## Amazon and IMDB recommendation systems
**Adapted from UBC DSCI 563 (unsupervised learning)Lab 4**

In [7]:
import os
import json
import pickle
import numpy as np
import random
import altair as alt
import pandas as pd
import matplotlib.pyplot as plt
from IPython.core.display import display, HTML
from scipy.sparse import csr_matrix as sparse_matrix

from sklearn.neighbors import NearestNeighbors
from sklearn.decomposition import TruncatedSVD
from sklearn.metrics.pairwise import cosine_similarity
from sklearn.metrics.pairwise import euclidean_distances
alt.data_transformers.disable_max_rows()
#alt.data_transformers.enable('data_server')
alt.data_transformers.enable('json')

DataTransformerRegistry.enable('json')

## Load and Wrangle Data

In [3]:
filename = "ratings_Patio_Lawn_and_Garden.csv"

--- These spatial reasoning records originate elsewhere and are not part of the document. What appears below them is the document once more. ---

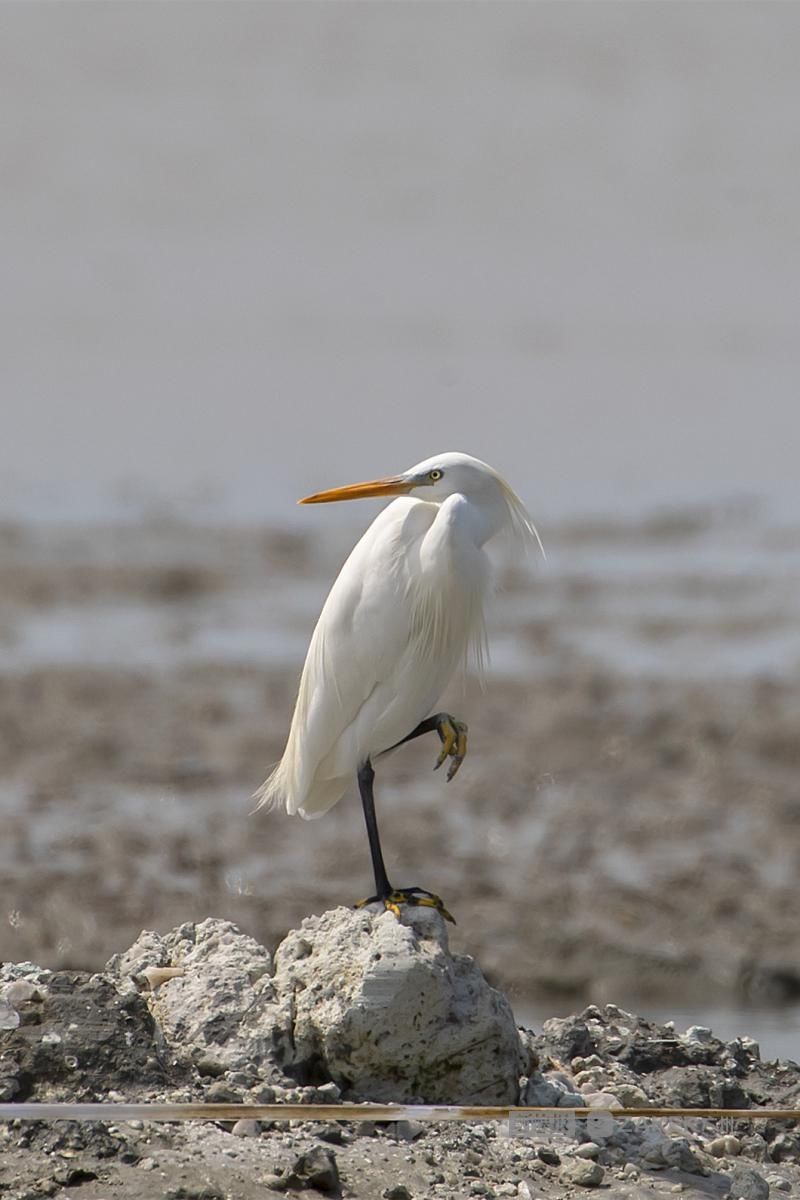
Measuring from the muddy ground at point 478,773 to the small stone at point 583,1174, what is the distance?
1.64 meters

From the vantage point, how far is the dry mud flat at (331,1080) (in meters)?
5.07

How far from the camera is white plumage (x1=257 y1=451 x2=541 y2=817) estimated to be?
5.87 meters

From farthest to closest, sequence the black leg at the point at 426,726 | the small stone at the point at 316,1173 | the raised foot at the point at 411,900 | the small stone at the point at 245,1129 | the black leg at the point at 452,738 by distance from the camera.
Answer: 1. the black leg at the point at 426,726
2. the black leg at the point at 452,738
3. the raised foot at the point at 411,900
4. the small stone at the point at 245,1129
5. the small stone at the point at 316,1173

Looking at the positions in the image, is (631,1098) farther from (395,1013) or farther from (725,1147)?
(395,1013)

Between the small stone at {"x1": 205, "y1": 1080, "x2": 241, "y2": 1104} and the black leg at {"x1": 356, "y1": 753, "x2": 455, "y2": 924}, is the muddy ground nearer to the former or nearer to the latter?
the black leg at {"x1": 356, "y1": 753, "x2": 455, "y2": 924}

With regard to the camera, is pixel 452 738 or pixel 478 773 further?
pixel 478 773

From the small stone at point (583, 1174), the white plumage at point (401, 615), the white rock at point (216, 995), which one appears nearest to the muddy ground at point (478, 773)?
the white plumage at point (401, 615)

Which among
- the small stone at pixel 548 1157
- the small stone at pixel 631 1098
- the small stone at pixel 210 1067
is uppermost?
the small stone at pixel 210 1067

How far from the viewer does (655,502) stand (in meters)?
20.2

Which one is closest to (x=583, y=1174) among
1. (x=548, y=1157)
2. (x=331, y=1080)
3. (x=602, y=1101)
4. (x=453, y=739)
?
(x=548, y=1157)

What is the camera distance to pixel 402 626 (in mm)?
5988

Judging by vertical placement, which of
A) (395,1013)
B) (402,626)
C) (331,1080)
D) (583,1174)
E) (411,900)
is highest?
(402,626)

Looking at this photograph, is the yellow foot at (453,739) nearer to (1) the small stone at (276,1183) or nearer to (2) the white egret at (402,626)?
(2) the white egret at (402,626)

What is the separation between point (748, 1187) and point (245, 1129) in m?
1.26
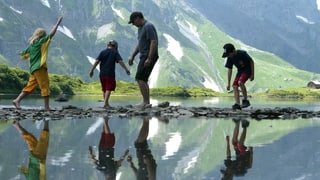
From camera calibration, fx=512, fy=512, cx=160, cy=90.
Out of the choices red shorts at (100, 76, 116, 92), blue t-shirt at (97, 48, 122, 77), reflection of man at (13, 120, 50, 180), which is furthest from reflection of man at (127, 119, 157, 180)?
blue t-shirt at (97, 48, 122, 77)

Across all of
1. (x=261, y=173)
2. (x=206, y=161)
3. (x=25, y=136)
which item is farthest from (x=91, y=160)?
(x=25, y=136)

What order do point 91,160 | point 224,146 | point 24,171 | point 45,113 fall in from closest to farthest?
1. point 24,171
2. point 91,160
3. point 224,146
4. point 45,113

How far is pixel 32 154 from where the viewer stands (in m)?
8.63

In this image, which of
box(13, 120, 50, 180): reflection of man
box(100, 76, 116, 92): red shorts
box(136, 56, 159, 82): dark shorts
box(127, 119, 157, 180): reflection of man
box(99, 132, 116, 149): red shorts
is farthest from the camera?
box(100, 76, 116, 92): red shorts

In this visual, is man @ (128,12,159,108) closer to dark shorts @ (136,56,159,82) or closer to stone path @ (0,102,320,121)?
dark shorts @ (136,56,159,82)

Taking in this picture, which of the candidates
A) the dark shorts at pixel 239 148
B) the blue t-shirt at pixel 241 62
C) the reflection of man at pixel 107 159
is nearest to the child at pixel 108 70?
the blue t-shirt at pixel 241 62

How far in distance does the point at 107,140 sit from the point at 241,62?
43.6 feet

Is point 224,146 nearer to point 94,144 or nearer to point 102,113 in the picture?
point 94,144

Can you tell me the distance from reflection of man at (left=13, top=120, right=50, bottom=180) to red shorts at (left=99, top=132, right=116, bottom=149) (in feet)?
3.65

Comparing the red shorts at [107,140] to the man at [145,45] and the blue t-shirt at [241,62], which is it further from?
the blue t-shirt at [241,62]

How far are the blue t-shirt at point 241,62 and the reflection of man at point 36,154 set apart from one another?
11748 millimetres

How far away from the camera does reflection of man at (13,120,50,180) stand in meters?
6.81

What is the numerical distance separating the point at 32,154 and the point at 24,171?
1648 millimetres

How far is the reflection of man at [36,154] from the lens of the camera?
6809 mm
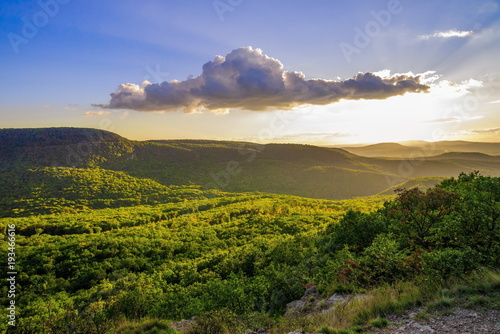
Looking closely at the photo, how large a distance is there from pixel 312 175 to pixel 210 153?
215ft

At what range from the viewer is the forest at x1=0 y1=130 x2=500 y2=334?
9.70 meters

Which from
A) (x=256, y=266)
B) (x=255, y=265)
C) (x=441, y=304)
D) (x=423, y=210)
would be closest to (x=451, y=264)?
(x=441, y=304)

with open(os.path.join("../data", filename), "rb") as f:
    ratings = pd.read_csv(f, names=("user", "item", "rating", "timestamp"))
ratings.head()

Unnamed: 0,user,item,rating,timestamp
0,A2VNYWOPJ13AFP,981850006,5.0,1259798400
1,A20DWVV8HML3AW,981850006,5.0,1371081600
2,A3RVP3YBYYOPRH,981850006,5.0,1257984000
3,A28XY55TP3Q90O,981850006,5.0,1314144000
4,A3VZW1BGUQO0V3,981850006,5.0,1308268800


In [5]:
def get_stats(ratings, item_key="item", user_key="user"):
    print("Number of ratings:", len(ratings))
    print("The average rating:", np.mean(ratings["rating"]))

    n = len(set(ratings[item_key]))
    d = len(set(ratings[user_key]))
    print("Number of users:", d)
    print("Number of items:", n)
    print("Fraction nonzero:", len(ratings)/(n*d))
    print("Size of full X matrix (GB):", (n*d)*8/1e9)

    return n, d


n, d = get_stats(ratings)

def create_X(ratings, n, d, user_key="user", item_key="item"):
    """
    Creates a sparse matrix using scipy.csr_matrix and mappers to relate indexes to items' id.
    
    Parameters:
    -----------
    ratings: pd.DataFrame
        the ratings to be stored in the matrix;
    n: int
        the number of items
    d: int
        the number of users
    user_key: string
        the column in ratings that contains the users id
    item_key: string
        the column in ratings that contains the items id
    
    Returns: (X, user_mapper, item_mapper, user_inverse_mapper, item_inverse_mapper, user_ind, item_ind)
    --------
    X: np.sparse
        the sparse matrix containing the ratings.
    user_mapper: dict
        stores the indexes of the users - the user_id is the key;
    item_mapper: dict
        stores the indexes of the items - the item_id is the key;
    user_inverse_mapper: dict
        stores the user id - the user index is the key;
    item_inverse_mapper: dict
        stores the item id - the item index is the key;
    user_ind: list
        indexes of the users (in the order they are in ratings);
    item_ind: list
        indexes of the items;
    """
    
    user_mapper = dict(zip(np.unique(ratings[user_key]), list(range(d))))
    item_mapper = dict(zip(np.unique(ratings[item_key]), list(range(n))))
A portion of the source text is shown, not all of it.